At a glance, the key areas covered in the consultation include:
- Considering moving from two R&D regimes (currently there is the R&D Expenditure Credit (RDEC) regime broadly for large entities and the Small or Medium sized Enterprise (SME) regime) to one single R&D incentives regime for the purposes of simplification and coherency– referred to as “RDEC for all” in the consultation document;
- Removing R&D incentives from the corporation tax self-assessment regime and having an alternative means of administration that could require more information being provided at the start of the claim process for advance assurance or approval;
- Considering how the roles of HMRC, agents and businesses can be improved in the R&D claim process;
- Whether the current definition of R&D (that has broadly applied since the introduction of the scheme in 2000) is still fit for purpose or whether it should be amended to better reflect modern R&D practices;
- Whether the R&D regime should be targeted at specific sectors or regions i.e. different rates for different sectors/regions and for investment in more socially beneficial R&D e.g. ’green technology’;
- Whether any changes should be made to the type of expenditure eligible for R&D incentives; and
- The inclusion of costs for R&D performed outside of the UK e.g. overseas externally provided workers or subcontracted R&D, with a focus on ways that the benefits can be measured as to whether the R&D carried out overseas provides benefits to the UK economy.
The consultation will close on 2 June 2021 and this is an opportunity for businesses to have their thoughts heard by HMRC and the Government in relation to how the R&D tax regimes in the UK operate.
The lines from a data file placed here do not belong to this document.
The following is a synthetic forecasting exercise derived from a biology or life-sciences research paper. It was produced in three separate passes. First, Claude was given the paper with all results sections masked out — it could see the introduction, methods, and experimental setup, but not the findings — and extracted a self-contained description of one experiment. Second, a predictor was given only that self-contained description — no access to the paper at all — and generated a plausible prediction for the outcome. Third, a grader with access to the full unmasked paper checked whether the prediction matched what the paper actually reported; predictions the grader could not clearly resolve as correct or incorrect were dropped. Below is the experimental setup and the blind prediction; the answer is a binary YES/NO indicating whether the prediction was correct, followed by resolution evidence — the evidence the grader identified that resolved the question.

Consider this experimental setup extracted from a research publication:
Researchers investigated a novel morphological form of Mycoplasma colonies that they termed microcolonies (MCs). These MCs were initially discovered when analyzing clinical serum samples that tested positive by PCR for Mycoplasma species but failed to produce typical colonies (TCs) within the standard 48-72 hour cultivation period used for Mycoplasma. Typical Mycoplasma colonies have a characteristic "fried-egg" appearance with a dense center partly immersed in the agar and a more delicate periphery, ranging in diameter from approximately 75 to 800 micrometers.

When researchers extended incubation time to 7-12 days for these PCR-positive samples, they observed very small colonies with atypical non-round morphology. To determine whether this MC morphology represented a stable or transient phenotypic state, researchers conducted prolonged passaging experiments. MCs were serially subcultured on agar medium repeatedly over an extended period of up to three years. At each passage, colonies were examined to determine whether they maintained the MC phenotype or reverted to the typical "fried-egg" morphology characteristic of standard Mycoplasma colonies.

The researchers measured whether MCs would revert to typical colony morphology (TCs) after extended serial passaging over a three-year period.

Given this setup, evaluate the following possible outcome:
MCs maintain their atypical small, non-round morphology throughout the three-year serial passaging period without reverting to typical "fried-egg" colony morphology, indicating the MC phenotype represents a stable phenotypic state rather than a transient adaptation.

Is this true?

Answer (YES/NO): YES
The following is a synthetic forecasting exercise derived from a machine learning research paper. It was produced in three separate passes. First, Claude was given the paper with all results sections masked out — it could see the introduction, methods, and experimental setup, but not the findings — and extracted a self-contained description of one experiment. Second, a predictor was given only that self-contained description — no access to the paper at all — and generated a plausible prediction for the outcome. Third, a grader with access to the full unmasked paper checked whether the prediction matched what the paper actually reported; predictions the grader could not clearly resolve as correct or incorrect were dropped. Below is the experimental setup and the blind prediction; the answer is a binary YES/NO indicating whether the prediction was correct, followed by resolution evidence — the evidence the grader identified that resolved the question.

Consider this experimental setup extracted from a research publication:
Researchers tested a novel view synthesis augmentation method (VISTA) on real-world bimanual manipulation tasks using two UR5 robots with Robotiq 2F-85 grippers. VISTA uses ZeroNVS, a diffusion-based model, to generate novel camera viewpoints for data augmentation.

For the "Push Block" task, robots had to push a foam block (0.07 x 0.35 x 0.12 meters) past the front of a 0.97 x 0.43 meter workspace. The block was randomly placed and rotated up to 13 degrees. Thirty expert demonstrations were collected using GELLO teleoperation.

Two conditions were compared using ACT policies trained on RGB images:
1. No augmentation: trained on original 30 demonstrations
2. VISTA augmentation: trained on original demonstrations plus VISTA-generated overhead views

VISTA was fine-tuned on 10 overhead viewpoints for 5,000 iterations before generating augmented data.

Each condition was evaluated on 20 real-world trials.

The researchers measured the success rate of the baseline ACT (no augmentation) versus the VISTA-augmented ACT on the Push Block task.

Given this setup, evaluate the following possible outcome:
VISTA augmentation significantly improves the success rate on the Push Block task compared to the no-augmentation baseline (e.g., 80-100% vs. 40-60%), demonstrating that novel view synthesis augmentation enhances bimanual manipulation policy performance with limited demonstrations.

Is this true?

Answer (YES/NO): NO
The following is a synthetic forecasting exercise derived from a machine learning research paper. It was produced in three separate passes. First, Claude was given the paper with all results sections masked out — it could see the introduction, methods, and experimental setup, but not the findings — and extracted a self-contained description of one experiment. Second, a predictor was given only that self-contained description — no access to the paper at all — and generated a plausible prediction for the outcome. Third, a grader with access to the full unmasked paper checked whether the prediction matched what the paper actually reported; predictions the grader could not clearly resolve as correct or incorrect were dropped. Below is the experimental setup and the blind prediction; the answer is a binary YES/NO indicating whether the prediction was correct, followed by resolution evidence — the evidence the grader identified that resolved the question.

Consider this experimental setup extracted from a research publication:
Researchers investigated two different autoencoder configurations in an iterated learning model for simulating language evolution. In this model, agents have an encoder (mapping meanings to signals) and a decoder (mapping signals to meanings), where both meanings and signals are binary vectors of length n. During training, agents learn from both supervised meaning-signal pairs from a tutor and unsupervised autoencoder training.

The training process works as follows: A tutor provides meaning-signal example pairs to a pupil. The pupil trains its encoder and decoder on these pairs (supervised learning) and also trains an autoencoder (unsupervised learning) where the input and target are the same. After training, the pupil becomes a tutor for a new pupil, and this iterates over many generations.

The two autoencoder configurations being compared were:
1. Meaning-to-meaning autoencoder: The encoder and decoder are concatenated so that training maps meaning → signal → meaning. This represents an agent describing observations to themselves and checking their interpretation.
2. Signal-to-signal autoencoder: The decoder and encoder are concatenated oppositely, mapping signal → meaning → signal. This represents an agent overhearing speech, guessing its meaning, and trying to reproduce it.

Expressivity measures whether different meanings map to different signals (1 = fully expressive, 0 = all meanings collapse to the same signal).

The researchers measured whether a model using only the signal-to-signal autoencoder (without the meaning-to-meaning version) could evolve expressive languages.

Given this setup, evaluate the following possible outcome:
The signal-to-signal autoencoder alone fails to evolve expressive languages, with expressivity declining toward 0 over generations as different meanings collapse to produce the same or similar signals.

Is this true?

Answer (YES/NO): YES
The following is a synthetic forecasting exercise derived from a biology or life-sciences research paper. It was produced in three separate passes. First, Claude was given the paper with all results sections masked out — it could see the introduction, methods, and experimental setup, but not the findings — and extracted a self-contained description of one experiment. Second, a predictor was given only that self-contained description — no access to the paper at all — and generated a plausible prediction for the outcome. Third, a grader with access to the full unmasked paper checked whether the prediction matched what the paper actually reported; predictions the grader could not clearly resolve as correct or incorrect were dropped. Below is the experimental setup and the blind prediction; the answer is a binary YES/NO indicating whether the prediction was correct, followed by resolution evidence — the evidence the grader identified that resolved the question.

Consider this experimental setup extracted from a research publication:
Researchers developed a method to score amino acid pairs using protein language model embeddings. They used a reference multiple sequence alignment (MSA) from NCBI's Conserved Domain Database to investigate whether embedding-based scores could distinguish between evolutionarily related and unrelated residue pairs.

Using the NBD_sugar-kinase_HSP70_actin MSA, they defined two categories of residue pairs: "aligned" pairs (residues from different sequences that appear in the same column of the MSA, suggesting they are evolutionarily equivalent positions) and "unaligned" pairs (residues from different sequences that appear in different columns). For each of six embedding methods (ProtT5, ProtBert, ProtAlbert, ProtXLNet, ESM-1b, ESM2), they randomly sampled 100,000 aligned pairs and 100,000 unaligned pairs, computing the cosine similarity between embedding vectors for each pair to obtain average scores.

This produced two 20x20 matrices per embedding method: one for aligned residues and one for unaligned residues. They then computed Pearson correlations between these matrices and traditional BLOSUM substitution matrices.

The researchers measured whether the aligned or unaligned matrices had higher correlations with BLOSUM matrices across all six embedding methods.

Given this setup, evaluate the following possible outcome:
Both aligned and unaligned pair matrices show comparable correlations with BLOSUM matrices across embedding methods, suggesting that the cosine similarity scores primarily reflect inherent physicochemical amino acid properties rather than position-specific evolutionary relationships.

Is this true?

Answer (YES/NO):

All businesses intending to claim R&D incentives in the future will be impacted by the results of this consultation and it is difficult to understate the importance for businesses to ensure they feedback and help shape a R&D regime that is fit for the future and ensures innovation is optimised in the UK.
In other R&D related news, the responses to the previous HMRC consultation on whether to change the scope of qualifying expenditure to include data and cloud computing costs have been published. There seems to be a broad consensus to bringing data costs into the scope of qualifying expenditure for the R&D tax regimes and HMRC accept there is a clear move away from traditional software to cloud computing such that this part of the regime may need updating. There was no real consensus on qualifying indirect activities i.e. support activities for R&D. The key outcome was that the Government sees a strong case for bringing in data and cloud computing costs but it does not want to add additional complexity. In conclusion, HMRC have confirmed there is a strong argument for inclusion of data and cloud computing costs in the R&D regime to reflect modern R&D practices but this will now be considered as part of the wider consultation.
In addition, two changes have been announced to the draft legislation in relation to the PAYE/NIC cap for SMEs that was published in November 2020. The context to this is that this measure is intended as an anti-abuse measure by ensuring companies claiming refunds have some substance in the UK. Firstly, the new rules will now be applicable for accounting periods starting on or after 1 April 2021, as opposed to applying for expenditure with effect from 1 April 2021 as previously suggested. Secondly, the definition of intellectual property (IP) is being widened to include know how and trade secrets. Previously it had been more narrowly defined to registered IP. This recognises many businesses may opt not to formally register or protect IP but rely on trade secrets. These are both welcome changes reflecting concerns voiced by businesses ensuring genuine businesses are not adversely impacted.